### What is asked
Which lines in the listing below contain the word "these"? Gather every one of them, copied in full.

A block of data

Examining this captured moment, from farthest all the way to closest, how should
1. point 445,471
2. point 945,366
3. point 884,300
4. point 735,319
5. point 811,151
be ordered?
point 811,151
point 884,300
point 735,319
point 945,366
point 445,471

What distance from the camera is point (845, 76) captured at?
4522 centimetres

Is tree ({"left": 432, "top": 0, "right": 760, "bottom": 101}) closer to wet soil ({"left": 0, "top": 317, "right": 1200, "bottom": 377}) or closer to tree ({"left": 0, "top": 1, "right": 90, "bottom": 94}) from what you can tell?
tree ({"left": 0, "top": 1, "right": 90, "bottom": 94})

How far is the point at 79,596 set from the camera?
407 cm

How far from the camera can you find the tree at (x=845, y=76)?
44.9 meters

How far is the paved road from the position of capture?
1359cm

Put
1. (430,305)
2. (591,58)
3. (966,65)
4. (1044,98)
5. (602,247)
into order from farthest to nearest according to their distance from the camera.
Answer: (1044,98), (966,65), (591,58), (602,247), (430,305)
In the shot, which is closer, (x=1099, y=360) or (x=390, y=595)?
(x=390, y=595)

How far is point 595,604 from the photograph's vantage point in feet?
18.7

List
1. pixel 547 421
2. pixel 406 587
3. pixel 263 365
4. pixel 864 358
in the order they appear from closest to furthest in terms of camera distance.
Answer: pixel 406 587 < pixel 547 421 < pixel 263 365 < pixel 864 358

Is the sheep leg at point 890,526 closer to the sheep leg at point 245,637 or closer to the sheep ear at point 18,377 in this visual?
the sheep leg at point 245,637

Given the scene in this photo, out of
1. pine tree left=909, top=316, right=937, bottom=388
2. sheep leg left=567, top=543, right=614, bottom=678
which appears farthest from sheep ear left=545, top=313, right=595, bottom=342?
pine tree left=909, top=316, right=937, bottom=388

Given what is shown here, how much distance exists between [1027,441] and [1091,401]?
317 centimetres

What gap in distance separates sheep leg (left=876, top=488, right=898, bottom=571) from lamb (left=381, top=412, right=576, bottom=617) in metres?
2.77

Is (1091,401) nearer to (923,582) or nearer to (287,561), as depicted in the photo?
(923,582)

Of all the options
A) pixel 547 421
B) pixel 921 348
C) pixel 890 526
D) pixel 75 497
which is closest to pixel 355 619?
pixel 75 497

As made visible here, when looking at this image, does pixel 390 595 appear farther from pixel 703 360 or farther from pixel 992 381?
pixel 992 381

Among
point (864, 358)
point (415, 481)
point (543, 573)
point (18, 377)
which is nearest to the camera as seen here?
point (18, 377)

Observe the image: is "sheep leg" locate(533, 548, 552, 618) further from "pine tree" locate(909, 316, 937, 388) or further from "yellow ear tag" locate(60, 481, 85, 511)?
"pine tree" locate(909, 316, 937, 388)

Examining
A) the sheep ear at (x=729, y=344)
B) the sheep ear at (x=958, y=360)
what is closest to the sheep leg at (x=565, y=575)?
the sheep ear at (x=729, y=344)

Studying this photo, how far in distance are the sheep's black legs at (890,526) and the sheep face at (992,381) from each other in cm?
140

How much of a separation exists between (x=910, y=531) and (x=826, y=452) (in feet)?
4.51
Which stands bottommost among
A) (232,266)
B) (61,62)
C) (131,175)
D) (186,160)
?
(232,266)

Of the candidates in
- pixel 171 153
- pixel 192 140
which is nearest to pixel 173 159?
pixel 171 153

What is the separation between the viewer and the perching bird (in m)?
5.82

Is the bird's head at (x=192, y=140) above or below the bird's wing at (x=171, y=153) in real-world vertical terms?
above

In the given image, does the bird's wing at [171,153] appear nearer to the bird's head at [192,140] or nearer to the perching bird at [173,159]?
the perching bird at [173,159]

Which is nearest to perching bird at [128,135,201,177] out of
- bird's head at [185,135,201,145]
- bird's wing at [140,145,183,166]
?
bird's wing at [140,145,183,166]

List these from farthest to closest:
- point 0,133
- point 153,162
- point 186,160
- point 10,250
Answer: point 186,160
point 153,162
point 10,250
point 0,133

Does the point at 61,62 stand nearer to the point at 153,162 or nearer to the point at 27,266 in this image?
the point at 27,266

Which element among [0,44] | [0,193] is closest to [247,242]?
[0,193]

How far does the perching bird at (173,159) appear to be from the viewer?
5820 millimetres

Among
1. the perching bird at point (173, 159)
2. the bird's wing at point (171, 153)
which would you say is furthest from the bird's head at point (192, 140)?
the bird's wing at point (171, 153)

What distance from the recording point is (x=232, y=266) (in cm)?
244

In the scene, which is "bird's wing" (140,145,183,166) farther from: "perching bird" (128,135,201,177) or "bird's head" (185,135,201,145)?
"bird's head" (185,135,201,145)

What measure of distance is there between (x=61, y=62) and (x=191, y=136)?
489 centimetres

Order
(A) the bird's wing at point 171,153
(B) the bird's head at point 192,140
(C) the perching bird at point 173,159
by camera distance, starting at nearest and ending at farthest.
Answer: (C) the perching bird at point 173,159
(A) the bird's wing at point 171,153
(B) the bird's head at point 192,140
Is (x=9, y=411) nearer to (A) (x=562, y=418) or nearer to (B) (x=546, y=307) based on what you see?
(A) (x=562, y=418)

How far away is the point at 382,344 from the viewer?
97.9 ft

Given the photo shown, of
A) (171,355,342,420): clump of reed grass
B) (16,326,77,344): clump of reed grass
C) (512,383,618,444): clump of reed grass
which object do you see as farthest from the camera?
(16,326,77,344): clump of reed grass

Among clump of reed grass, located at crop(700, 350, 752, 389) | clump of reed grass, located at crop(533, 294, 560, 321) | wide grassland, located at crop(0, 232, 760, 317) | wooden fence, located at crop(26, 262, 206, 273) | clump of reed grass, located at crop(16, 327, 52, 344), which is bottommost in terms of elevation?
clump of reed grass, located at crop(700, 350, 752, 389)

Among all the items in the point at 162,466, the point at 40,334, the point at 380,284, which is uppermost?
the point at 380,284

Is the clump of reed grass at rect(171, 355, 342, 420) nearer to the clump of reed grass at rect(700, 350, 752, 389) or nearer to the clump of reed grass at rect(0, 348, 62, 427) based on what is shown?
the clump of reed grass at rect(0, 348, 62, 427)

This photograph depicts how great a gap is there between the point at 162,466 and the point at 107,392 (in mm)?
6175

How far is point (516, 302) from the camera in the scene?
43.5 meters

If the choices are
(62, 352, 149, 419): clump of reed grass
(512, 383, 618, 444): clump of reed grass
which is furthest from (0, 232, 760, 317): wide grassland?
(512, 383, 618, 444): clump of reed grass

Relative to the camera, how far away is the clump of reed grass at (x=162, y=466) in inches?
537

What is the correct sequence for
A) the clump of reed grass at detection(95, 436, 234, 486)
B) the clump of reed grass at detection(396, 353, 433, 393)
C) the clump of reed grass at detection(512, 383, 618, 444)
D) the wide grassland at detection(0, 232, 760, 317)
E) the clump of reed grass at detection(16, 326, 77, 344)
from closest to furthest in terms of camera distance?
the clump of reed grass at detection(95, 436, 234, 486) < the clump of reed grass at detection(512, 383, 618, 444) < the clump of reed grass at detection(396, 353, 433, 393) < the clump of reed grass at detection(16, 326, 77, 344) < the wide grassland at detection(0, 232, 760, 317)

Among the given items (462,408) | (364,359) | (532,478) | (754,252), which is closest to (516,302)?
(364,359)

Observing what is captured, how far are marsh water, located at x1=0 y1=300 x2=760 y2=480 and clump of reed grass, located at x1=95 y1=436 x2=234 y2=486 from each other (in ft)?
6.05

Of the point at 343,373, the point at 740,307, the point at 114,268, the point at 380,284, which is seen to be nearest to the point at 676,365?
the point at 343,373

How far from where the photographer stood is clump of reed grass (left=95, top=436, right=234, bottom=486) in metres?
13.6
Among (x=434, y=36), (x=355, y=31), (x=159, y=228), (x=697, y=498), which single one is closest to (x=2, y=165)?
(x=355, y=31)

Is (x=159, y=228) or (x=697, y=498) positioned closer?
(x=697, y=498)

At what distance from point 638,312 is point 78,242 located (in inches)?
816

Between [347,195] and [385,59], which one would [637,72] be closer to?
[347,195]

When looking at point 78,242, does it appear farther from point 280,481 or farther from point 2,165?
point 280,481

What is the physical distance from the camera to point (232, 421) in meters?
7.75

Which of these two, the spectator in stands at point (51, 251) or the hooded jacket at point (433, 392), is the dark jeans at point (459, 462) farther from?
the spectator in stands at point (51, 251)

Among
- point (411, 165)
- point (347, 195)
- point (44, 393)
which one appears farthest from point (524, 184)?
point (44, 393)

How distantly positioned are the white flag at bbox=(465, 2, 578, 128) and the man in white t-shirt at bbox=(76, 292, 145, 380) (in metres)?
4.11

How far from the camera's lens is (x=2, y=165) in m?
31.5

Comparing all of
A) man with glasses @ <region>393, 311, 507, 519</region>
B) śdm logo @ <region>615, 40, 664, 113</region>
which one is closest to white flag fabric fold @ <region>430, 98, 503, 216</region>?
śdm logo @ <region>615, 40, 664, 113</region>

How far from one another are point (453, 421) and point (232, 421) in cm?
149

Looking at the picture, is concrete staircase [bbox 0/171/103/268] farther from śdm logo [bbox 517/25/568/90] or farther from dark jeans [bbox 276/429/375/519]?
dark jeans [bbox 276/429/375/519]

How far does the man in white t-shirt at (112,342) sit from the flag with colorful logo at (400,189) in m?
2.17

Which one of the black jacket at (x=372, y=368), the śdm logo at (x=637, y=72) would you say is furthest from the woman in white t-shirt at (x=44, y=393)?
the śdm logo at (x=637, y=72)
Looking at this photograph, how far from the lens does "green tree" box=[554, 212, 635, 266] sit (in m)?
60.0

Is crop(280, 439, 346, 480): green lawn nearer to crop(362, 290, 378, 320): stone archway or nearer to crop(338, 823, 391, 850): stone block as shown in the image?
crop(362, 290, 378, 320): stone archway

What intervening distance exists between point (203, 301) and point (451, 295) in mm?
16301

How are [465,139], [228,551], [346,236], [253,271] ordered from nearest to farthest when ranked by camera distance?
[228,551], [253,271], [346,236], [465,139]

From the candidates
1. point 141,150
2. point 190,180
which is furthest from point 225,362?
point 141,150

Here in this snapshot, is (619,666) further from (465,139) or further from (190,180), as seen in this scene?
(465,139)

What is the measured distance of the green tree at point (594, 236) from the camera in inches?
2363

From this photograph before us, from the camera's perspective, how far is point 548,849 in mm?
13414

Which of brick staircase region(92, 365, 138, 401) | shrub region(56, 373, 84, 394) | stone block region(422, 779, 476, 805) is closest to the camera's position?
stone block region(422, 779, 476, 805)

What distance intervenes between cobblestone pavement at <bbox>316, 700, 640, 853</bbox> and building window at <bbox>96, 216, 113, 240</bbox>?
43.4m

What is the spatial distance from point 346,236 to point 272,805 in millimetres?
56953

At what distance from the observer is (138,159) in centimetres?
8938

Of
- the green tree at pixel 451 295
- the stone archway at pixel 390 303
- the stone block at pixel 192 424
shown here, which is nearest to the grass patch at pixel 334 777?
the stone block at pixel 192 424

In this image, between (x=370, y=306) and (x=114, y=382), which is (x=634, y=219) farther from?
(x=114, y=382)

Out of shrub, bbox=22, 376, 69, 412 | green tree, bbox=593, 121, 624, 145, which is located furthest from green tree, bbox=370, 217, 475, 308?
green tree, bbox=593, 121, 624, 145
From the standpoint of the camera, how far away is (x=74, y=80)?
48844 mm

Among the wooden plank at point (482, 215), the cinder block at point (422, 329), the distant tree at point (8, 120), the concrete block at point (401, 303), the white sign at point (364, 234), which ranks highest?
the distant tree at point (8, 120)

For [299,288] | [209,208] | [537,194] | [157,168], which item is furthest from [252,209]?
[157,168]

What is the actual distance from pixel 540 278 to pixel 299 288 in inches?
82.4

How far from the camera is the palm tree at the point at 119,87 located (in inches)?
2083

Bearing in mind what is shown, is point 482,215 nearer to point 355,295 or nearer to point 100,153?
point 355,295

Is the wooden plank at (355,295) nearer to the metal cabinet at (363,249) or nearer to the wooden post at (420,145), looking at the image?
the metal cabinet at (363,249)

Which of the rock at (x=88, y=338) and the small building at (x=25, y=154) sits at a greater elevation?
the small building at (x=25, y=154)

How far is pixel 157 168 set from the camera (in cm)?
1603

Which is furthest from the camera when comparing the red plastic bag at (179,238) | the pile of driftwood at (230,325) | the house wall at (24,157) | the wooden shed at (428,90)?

### Exercise output
List these from farthest to closest:
Which of these two, the spectator in stands at point (51, 251) or the hooded jacket at point (433, 392), is the dark jeans at point (459, 462) farther from?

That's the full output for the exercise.